Introduction: The clustering scheme can reduce timbre leakage and make the trained model sound more like the target's timbre (although this effect is not very obvious), but using clustering alone will lower the model's clarity (the model may sound unclear). Therefore, this model adopts a fusion method to linearly control the proportion of clustering and non-clustering schemes. In other words, you can manually adjust the ratio between "sounding like the target's timbre" and "being clear and articulate" to find a suitable trade-off point.
The existing steps before clustering do not need to be changed. All you need to do is to train an additional clustering model, which has a relatively low training cost.
- Train on a machine with good CPU performance.
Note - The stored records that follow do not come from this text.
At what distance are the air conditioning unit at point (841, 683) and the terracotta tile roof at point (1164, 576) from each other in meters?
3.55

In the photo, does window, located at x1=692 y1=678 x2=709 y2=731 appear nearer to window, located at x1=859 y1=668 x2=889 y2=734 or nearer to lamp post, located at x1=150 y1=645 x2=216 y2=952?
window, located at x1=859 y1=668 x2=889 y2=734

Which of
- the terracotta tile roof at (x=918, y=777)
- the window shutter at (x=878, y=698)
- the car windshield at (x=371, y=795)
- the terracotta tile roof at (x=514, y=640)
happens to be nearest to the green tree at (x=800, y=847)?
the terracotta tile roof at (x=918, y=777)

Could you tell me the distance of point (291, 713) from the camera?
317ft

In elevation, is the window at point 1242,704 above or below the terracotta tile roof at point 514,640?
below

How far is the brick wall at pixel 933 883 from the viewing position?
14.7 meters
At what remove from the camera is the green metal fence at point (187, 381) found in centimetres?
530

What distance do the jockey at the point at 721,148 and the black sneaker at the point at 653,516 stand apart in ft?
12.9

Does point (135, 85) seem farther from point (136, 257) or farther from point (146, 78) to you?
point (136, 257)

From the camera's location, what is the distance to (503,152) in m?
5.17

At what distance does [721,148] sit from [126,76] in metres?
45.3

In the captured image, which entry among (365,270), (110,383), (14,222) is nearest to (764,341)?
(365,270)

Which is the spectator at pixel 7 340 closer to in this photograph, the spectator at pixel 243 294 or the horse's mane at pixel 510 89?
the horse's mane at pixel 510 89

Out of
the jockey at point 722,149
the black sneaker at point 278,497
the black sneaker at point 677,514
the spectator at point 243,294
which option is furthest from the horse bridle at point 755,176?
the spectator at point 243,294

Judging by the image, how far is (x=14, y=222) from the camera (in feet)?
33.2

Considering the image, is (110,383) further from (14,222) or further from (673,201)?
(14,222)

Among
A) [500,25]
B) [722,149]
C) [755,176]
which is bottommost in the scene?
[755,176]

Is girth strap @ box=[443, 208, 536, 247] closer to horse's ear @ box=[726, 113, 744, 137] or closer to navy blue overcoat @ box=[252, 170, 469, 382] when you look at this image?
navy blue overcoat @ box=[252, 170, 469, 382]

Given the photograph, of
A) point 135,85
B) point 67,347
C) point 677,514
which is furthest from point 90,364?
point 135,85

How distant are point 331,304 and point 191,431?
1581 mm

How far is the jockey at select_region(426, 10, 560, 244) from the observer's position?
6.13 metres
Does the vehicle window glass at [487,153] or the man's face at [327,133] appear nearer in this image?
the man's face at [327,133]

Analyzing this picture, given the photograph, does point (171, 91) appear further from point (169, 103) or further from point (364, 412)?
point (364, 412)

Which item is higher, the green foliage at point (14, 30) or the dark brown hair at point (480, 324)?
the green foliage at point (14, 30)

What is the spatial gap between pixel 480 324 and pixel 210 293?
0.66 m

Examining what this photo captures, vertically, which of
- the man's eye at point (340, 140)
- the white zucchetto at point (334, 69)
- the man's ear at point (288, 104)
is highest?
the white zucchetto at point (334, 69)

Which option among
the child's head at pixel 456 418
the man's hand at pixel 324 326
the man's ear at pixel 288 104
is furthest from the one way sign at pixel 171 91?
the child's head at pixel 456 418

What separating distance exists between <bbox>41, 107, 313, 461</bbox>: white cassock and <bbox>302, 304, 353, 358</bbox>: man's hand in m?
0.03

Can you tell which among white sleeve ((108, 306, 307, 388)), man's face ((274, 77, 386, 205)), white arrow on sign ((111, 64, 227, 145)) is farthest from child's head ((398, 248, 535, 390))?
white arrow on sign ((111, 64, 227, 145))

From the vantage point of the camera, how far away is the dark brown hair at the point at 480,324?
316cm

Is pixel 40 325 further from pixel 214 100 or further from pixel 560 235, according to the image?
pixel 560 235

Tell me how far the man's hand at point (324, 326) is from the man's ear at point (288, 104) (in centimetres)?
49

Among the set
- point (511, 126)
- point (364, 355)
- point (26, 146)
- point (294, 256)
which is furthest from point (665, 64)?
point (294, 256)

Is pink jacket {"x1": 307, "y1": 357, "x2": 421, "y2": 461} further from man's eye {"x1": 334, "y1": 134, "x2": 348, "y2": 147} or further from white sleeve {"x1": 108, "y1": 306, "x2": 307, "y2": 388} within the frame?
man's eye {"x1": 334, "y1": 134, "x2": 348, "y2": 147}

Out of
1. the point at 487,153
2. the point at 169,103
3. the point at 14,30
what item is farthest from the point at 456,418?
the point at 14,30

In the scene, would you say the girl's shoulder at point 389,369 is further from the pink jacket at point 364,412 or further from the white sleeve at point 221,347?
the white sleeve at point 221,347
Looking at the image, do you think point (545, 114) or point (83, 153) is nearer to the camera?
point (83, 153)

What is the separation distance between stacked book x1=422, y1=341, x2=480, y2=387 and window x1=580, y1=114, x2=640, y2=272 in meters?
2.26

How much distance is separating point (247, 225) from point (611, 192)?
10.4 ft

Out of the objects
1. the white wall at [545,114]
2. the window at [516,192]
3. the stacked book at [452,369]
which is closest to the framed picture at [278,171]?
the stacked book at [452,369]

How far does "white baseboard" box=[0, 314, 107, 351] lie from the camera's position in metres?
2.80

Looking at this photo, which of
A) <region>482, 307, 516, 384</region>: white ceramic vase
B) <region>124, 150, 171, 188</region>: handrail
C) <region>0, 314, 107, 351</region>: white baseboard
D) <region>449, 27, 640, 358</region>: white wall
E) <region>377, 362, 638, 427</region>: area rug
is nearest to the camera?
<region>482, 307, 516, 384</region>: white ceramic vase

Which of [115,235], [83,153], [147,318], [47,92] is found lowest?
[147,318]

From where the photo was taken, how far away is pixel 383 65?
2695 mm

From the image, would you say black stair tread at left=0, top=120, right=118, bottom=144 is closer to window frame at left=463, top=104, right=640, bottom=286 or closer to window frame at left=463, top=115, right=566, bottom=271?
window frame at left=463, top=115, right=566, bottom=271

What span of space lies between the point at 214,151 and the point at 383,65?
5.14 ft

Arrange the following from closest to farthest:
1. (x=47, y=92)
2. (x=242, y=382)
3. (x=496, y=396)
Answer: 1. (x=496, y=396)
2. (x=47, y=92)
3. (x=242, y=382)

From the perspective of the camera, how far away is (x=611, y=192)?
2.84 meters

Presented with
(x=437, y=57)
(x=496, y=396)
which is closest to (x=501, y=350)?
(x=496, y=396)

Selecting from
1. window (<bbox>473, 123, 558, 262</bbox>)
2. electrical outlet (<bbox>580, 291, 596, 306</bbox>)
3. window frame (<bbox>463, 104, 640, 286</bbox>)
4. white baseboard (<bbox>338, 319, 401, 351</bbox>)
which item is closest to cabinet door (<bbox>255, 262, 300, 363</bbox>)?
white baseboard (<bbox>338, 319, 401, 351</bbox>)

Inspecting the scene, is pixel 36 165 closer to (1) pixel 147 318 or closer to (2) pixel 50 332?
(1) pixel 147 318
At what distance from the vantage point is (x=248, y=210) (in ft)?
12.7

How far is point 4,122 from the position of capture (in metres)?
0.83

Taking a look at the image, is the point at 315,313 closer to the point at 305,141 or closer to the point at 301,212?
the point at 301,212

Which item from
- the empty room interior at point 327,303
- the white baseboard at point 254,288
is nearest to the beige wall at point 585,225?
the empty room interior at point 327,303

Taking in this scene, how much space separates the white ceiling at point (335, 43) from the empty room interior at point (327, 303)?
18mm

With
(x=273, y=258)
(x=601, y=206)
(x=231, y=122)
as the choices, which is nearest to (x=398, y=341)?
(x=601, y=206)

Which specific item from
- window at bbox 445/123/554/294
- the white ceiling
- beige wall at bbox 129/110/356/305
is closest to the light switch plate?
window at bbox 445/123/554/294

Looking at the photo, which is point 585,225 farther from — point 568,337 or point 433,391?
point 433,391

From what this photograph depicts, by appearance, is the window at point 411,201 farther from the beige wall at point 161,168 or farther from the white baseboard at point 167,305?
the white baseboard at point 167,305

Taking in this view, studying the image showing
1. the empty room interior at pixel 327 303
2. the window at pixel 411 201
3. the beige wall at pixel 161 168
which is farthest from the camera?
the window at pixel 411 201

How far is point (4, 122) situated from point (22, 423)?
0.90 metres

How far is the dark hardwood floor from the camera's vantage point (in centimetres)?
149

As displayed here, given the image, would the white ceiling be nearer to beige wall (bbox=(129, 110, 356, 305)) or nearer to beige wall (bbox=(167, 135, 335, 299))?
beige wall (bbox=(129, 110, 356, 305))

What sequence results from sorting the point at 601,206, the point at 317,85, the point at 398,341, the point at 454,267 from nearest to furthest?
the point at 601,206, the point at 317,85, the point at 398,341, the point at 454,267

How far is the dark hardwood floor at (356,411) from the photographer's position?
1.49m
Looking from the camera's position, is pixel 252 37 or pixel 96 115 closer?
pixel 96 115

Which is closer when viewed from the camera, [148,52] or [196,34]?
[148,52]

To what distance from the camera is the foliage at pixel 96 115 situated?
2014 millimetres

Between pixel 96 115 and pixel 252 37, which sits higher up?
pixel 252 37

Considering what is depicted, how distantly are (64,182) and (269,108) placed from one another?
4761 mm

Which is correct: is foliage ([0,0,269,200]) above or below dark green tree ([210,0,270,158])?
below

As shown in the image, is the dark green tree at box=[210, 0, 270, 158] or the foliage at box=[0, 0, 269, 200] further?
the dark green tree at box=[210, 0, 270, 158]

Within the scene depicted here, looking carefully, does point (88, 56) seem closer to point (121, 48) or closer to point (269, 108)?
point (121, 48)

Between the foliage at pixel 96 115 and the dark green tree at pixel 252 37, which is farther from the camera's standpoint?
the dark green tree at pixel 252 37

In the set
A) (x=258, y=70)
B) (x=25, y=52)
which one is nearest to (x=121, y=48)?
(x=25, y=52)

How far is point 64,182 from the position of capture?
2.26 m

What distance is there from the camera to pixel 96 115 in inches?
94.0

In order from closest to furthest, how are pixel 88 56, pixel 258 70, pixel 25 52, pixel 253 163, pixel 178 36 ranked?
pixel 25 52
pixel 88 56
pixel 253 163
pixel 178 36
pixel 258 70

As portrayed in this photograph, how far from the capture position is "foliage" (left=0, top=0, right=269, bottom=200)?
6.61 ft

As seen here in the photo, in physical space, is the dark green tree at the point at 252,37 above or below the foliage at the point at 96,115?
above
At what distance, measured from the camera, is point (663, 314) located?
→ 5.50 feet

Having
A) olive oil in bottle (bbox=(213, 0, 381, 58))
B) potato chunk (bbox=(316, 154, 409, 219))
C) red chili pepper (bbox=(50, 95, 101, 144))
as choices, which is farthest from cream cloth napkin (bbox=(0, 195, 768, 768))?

According to my experience, it takes about 4 minutes to train each speaker on a Tencent Cloud machine with 6-core CPU.
- Execute `python cluster/train_cluster.py`. The output model will be saved in `logs/44k/kmeans_10000.pt`.
- Specify `cluster_model_path` in `inference_main.py`.
- Specify `cluster_infer_ratio` in `inference_main.py`, where `0` means not using clustering at all, `1` means only using clustering, and usually `0.5` is sufficient.
Introduction: As with the clustering scheme, the timbre leakage can be reduced, the character is slightly better than clustering, but it will reduce the reasoning speed, using the fusion method, can linearly control the proportion of feature retrieval and non-feature retrieval.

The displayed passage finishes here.